<<<<

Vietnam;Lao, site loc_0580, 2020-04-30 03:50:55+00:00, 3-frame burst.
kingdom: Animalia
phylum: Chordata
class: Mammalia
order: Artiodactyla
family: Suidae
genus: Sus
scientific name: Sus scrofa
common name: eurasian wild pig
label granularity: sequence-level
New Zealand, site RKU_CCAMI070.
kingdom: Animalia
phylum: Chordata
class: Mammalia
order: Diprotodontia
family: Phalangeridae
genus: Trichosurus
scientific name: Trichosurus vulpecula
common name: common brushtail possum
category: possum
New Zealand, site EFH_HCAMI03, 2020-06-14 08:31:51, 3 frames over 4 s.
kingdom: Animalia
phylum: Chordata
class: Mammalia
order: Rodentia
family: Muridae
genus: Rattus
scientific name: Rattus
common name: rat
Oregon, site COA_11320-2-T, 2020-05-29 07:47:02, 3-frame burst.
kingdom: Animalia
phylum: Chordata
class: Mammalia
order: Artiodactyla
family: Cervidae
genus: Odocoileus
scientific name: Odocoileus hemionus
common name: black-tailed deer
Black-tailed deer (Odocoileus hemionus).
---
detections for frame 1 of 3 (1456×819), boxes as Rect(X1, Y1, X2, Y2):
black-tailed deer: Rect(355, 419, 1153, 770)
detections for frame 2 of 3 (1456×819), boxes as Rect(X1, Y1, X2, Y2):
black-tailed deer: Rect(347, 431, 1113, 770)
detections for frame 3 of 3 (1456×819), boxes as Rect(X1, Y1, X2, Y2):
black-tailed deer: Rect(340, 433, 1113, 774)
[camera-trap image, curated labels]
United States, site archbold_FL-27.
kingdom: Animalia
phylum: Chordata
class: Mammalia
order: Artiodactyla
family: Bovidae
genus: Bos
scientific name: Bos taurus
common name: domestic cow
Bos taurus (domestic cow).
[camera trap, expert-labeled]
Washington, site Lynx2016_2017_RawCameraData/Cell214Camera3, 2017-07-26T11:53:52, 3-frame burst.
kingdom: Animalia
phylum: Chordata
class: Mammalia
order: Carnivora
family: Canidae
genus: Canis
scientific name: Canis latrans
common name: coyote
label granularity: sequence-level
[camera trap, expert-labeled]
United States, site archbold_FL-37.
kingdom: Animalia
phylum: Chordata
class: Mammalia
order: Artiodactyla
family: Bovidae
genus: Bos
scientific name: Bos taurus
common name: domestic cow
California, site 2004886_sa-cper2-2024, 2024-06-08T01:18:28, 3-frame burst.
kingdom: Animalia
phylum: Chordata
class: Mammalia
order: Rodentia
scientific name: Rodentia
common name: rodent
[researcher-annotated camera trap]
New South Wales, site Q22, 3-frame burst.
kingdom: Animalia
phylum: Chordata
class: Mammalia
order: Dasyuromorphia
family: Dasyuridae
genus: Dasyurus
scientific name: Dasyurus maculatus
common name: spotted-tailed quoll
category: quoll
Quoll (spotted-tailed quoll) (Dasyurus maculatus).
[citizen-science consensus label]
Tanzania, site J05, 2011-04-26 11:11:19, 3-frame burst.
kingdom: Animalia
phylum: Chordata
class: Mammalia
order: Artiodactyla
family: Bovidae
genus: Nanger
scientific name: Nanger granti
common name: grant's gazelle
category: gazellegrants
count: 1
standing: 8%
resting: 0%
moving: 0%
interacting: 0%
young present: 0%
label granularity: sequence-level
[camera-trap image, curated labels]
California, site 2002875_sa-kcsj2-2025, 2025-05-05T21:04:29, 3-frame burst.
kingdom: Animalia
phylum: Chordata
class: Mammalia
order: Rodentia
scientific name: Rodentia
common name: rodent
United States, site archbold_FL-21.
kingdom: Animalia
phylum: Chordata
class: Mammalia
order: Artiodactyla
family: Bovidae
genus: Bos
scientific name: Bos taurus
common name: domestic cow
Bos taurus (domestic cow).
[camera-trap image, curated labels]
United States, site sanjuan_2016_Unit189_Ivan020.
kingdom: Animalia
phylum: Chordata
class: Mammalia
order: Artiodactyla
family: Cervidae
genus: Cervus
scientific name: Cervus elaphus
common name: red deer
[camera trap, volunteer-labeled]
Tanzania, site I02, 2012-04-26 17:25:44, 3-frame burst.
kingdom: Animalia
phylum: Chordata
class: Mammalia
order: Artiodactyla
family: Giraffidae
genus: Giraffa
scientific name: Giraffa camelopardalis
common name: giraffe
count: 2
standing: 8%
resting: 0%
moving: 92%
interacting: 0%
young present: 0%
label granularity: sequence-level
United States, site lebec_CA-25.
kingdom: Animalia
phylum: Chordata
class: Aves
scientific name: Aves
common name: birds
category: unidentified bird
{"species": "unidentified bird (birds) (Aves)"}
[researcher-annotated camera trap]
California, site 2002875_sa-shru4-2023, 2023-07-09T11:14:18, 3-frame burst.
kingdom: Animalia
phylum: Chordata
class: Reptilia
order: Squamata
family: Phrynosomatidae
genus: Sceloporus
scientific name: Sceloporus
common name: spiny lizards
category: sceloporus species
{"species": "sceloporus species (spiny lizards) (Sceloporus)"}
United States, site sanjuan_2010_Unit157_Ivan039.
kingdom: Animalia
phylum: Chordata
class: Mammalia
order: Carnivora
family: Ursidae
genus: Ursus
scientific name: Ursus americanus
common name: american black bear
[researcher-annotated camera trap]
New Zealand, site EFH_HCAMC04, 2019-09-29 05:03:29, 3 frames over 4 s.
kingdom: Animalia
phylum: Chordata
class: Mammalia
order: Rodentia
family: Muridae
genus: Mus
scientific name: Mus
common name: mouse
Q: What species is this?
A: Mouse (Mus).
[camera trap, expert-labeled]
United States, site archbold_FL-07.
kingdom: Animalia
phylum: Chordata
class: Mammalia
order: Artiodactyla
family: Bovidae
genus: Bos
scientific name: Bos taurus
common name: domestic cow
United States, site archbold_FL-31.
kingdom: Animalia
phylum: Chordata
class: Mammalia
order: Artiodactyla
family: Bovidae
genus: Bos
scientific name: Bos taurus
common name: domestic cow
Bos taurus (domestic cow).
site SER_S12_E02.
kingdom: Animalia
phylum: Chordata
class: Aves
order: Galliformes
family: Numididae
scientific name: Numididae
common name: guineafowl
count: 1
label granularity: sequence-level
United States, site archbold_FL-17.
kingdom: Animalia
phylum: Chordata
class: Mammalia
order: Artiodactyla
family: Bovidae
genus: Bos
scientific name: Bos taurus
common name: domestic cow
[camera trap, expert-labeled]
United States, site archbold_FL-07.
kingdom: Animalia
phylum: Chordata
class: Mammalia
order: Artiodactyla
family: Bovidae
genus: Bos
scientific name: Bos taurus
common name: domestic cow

>>>>

GOAL OF THE EXERCISE: Scan the listing above. Collect all lines with the word "Aves".

ANSWER FOR THIS EXERCISE:
class: Aves
scientific name: Aves
{"species": "unidentified bird (birds) (Aves)"}
class: Aves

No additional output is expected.